En marzo de 2011, durante una visita oficial a la Argentina, el entonces presidente Hugo Chávez vio la estatua que se levantaba detrás de la Casa Rosada y preguntó: “¿Qué hace ahí ese genocida?”. Era una escultura de Cristóbal Colón de unos seis metros de alto y 38 toneladas, hecha en mármol de Carrara, ubicada allí desde hacía casi un siglo. “Colón fue el jefe de una invasión que produjo no una matanza, sino un genocidio. Ahí hay que poner un indio”, dijo Chávez. Para los funcionarios que lo acompañaban, ciudadanos de un país donde aún se repite que los argentinos descienden de los barcos, aquella figura tal vez nunca había resultado incómoda hasta ese momento. Pero tomaron nota de sus palabras.

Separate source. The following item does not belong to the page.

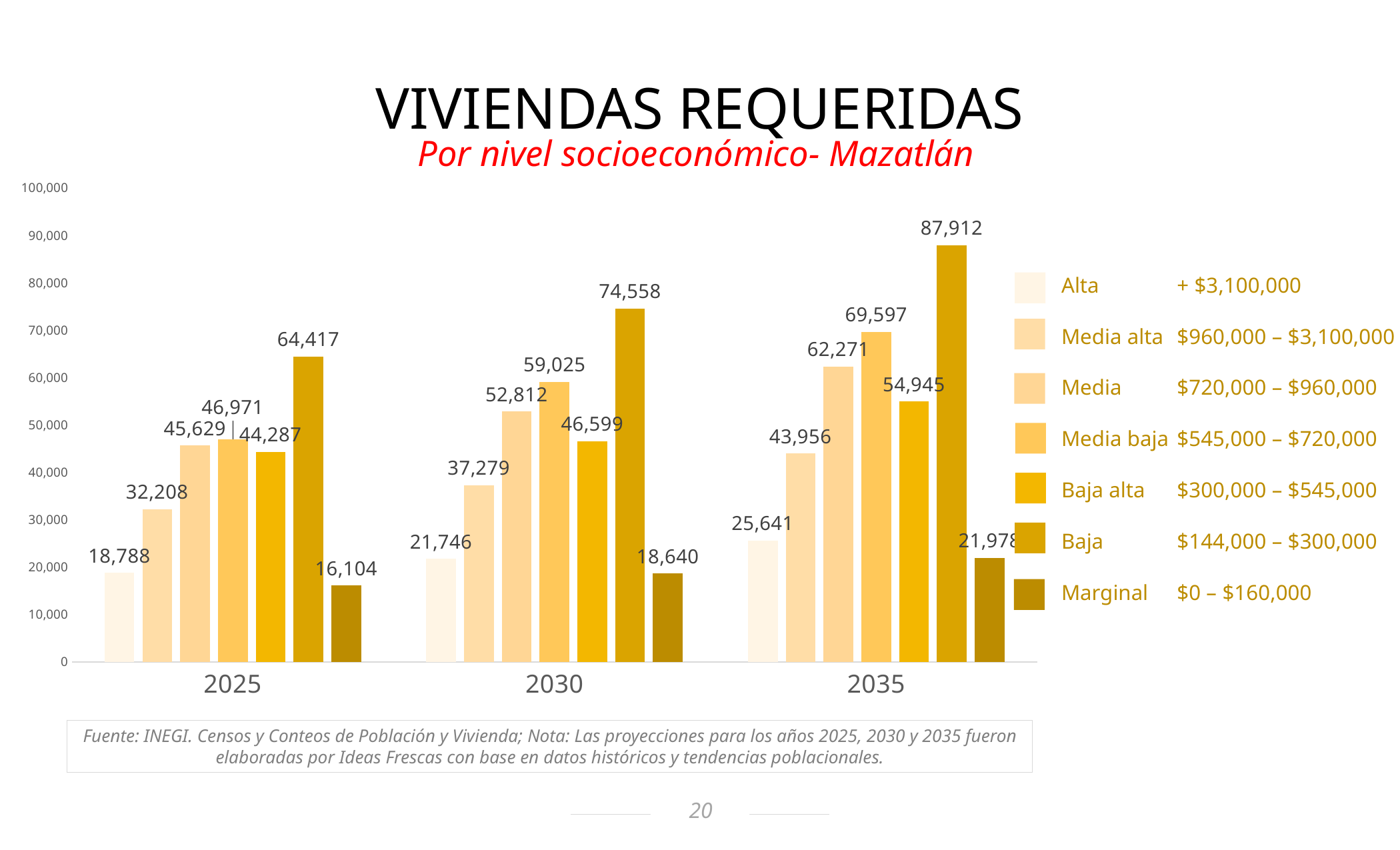
Which socioeconomic level has the lowest value in 2025? Marginal How many year categories are shown on the x axis? 3 Does the value for Baja rise or fall from 2025 to 2035? rise What price range does the legend give for the Media alta level? $960,000 – $3,100,000 What kind of chart is shown on the slide? bar chart What is the value for Baja in 2035? 87,912 How many series does the legend list? 7 What is the value for Media baja in 2030? 59,025 What is the difference between the Baja values for 2035 and 2025? 23,495 What is the value for Alta in 2025? 18,788 Which socioeconomic level has the highest value in 2030? Baja Which is larger, Media in 2030 or Baja alta in 2030? Media in 2030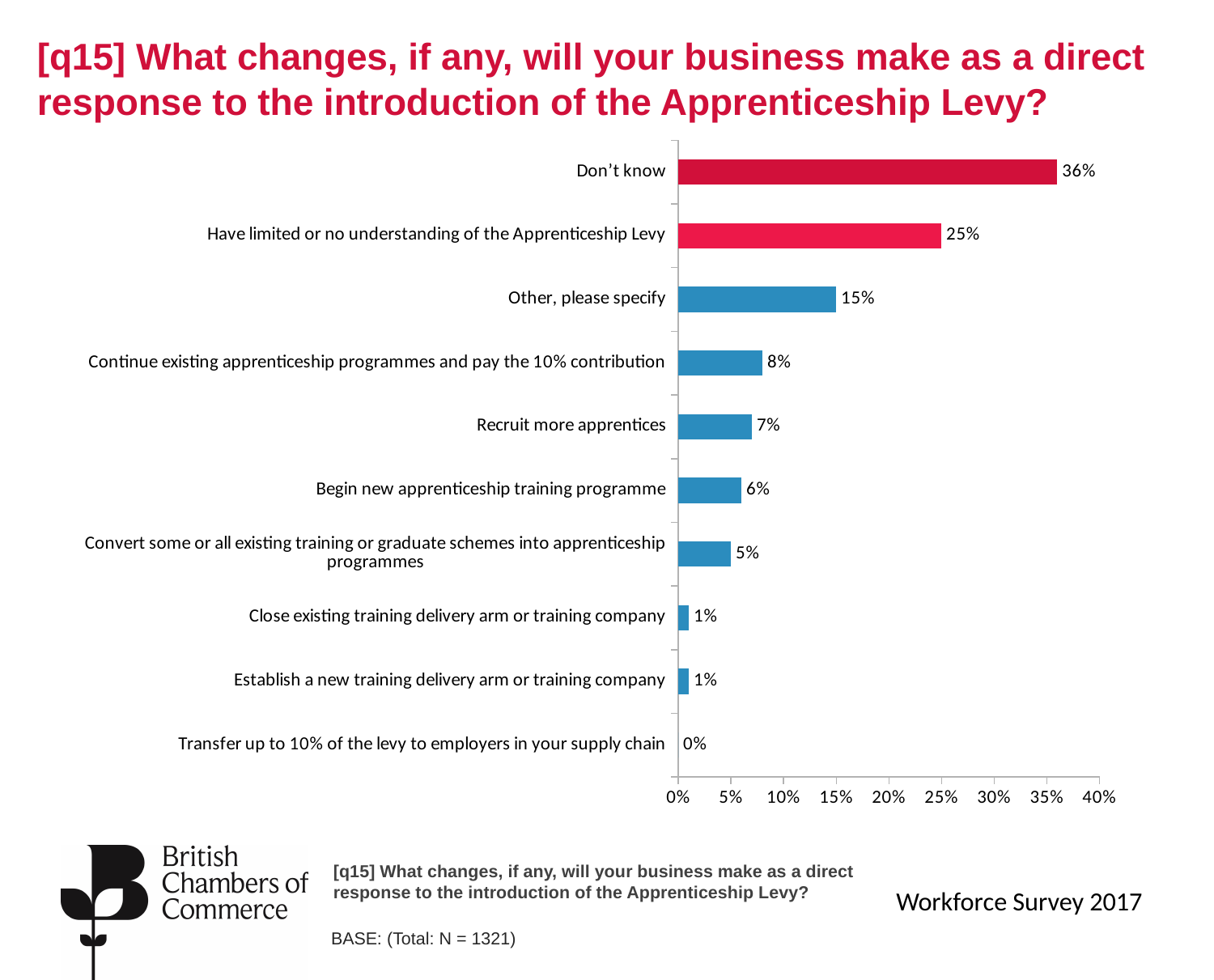
What percentage of respondents answered "Don't know"? 36% Which category has the lowest value? Transfer up to 10% of the levy to employers in your supply chain What is the value for "Recruit more apprentices"? 7% What is the value for "Convert some or all existing training or graduate schemes into apprenticeship programmes"? 5% What is the difference between "Don't know" and "Have limited or no understanding of the Apprenticeship Levy"? 11% Is the value for "Have limited or no understanding of the Apprenticeship Levy" greater or less than 20%? greater Which is larger: "Other, please specify" or "Begin new apprenticeship training programme"? Other, please specify Which category has the highest value? Don't know What kind of chart is shown on the slide? Bar chart What is the base size (N) stated on the slide? 1321 How many categories are shown in the chart? 10 What is the value for "Continue existing apprenticeship programmes and pay the 10% contribution"? 8%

El comentario de Chávez no solo fue disparador de la remoción del monumento dedicado al marino genovés en Buenos Aires —una medida que tomó el Gobierno de Cristina Kirchner en 2013 y desató una larga polémica y una batalla judicial con la comunidad italiana—, sino también el síntoma de una época en que las sociedades de América, y algunos de sus dirigentes, empezaban a poner en discusión de forma más o menos central los símbolos que han dominado los espacios urbanos durante décadas. A veces manifestación de impotencia, a veces demagogia, a veces el descubrimiento repentino de una forma de mostrar la historia y de una resistencia que ya estaban allí desde hacía bastante tiempo, pero en los márgenes.
“Las estatuas hablan siempre de quien las colocó”, escribió en 2020 el autor peruano Marco Avilés, columnista del Washington Post, después de una serie de ataques a monumentos confederados y a figuras de Cristóbal Colón durante las protestas antirracistas en Estados Unidos. En su texto, Avilés cuenta sobre el derribo a martillazos de una escultura del conquistador Diego de Mazariegos en San Cristóbal de las Casas, México, en octubre de 1992. Aquella estatua había sido emplazada 14 años antes frente a la Casa Indígena por orden del alcalde, para celebrar un aniversario de fundación de la ciudad. “Consultar a las personas indígenas o negras no es una costumbre muy extendida entre las élites que ahora gobiernan América Latina, y era peor hace cuatro décadas”, escribe Avilés.